Question

Let the vectors \(\mathbf{a}, \mathbf{b}, \mathbf{c}\) represent three coterminous edges of a parallelepiped of volume \(V\). Then the volume of the parallelepiped, whose coterminous edges are represented by \(\mathbf{a} + \mathbf{b} + \mathbf{c}\) and \(\mathbf{a} + 2\mathbf{b} + 3\mathbf{c}\), is equal to:

• A. V
• B. 2 V
• C. 3 V
• D. 6 V

Answer 1

The Correct Option is B

The problem requires us to calculate the volume of a new parallelepiped formed by the given vectors. Let's approach this systematically:

1. First, understand the basics of vector operations in the context of volumes: The volume \( V \) of a parallelepiped with coterminous edges given by vectors \mathbf{a}, \mathbf{b}, \mathbf{c} is computed using the scalar triple product as V = |\mathbf{a} \cdot (\mathbf{b} \times \mathbf{c})| .
2. The given question involves a transformation of these vectors. We have new vectors as: \mathbf{A} = \mathbf{a} + \mathbf{b} + \mathbf{c} and \mathbf{B} = \mathbf{a} + 2\mathbf{b} + 3\mathbf{c} along with the original vector \mathbf{c}.
3. We need to determine the volume of the parallelepiped with edges \mathbf{A}, \mathbf{B}, and \mathbf{c}. The volume formula for this new parallelepiped is:

V_{\text{new}} = |\mathbf{A} \cdot (\mathbf{B} \times \mathbf{c})|

4. To compute this, let's expand these vectors in terms of the original vectors:

\mathbf{A} = \mathbf{a} + \mathbf{b} + \mathbf{c} and \mathbf{B} = \mathbf{a} + 2\mathbf{b} + 3\mathbf{c}

5. Calculate the vector product \mathbf{B} \times \mathbf{c} using the distributive property of the cross product:

\mathbf{B} \times \mathbf{c} = (\mathbf{a} + 2\mathbf{b} + 3\mathbf{c}) \times \mathbf{c} = \mathbf{a} \times \mathbf{c} + 2(\mathbf{b} \times \mathbf{c}) + 3(\mathbf{c} \times \mathbf{c})

• Note: \mathbf{c} \times \mathbf{c} = \mathbf{0}, so it does not contribute to the product.

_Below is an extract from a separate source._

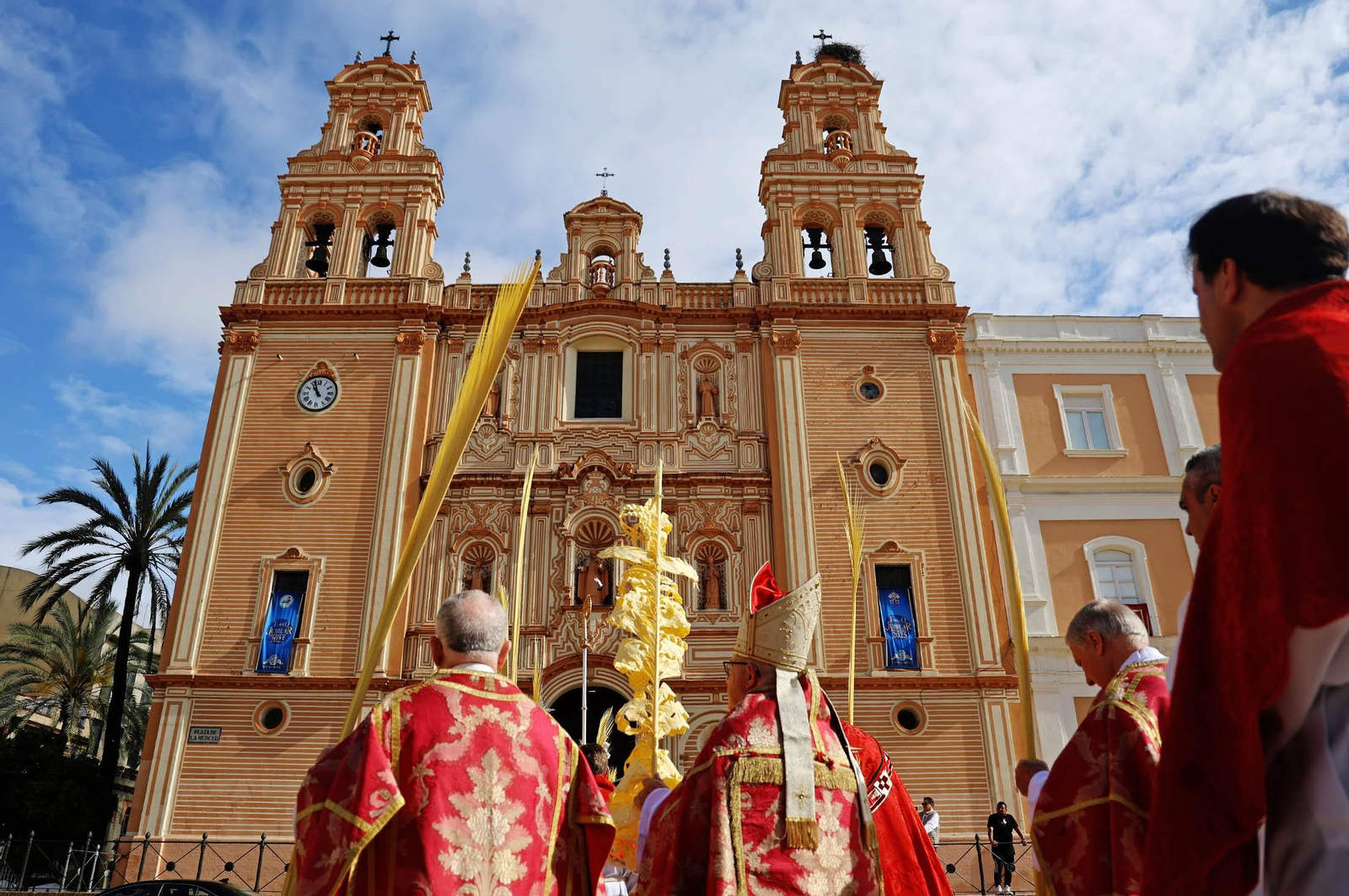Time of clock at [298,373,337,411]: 10:56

6. Substitute this back into the volume formula:

V_{\text{new}} = |\mathbf{A} \cdot (\mathbf{a} \times \mathbf{c} + 2(\mathbf{b} \times \mathbf{c}))|

7. Now distribute \mathbf{A} into the scalar (dot) product:

=\left| (\mathbf{a} + \mathbf{b} + \mathbf{c}) \cdot (\mathbf{a} \times \mathbf{c}) + 2(\mathbf{a} + \mathbf{b} + \mathbf{c}) \cdot (\mathbf{b} \times \mathbf{c})\right|

8. Apply the distributive property:

• (\mathbf{a} + \mathbf{b} + \mathbf{c}) \cdot (\mathbf{a} \times \mathbf{c}) = \mathbf{a} \cdot (\mathbf{a} \times \mathbf{c}) + \mathbf{b} \cdot (\mathbf{a} \times \mathbf{c}) + \mathbf{c} \cdot (\mathbf{a} \times \mathbf{c})
• Here, \mathbf{a} \cdot (\mathbf{a} \times \mathbf{c}) and \mathbf{c} \cdot (\mathbf{a} \times \mathbf{c}) are zero due to the property of triple products. Only \mathbf{b} \cdot (\mathbf{a} \times \mathbf{c}) remains, which contributes V.
• 2(\mathbf{a} + \mathbf{b} + \mathbf{c}) \cdot (\mathbf{b} \times \mathbf{c}) = 2(\mathbf{a} \cdot (\mathbf{b} \times \mathbf{c}) + \mathbf{b} \cdot (\mathbf{b} \times \mathbf{c}) + \mathbf{c} \cdot (\mathbf{b} \times \mathbf{c}))
• Here, the term \mathbf{b} \cdot (\mathbf{b} \times \mathbf{c}) is zero, contributing only 2V from the a \cdot (b \times c) term.

9. Thus, the simplification results in:

V_{\text{new}} = |V + 2V| = 2V

10. Thus, the volume of the parallelepiped formed by the vectors \mathbf{A}, \mathbf{B}, and \mathbf{C} is 2V.

Therefore, the correct answer is 2 V.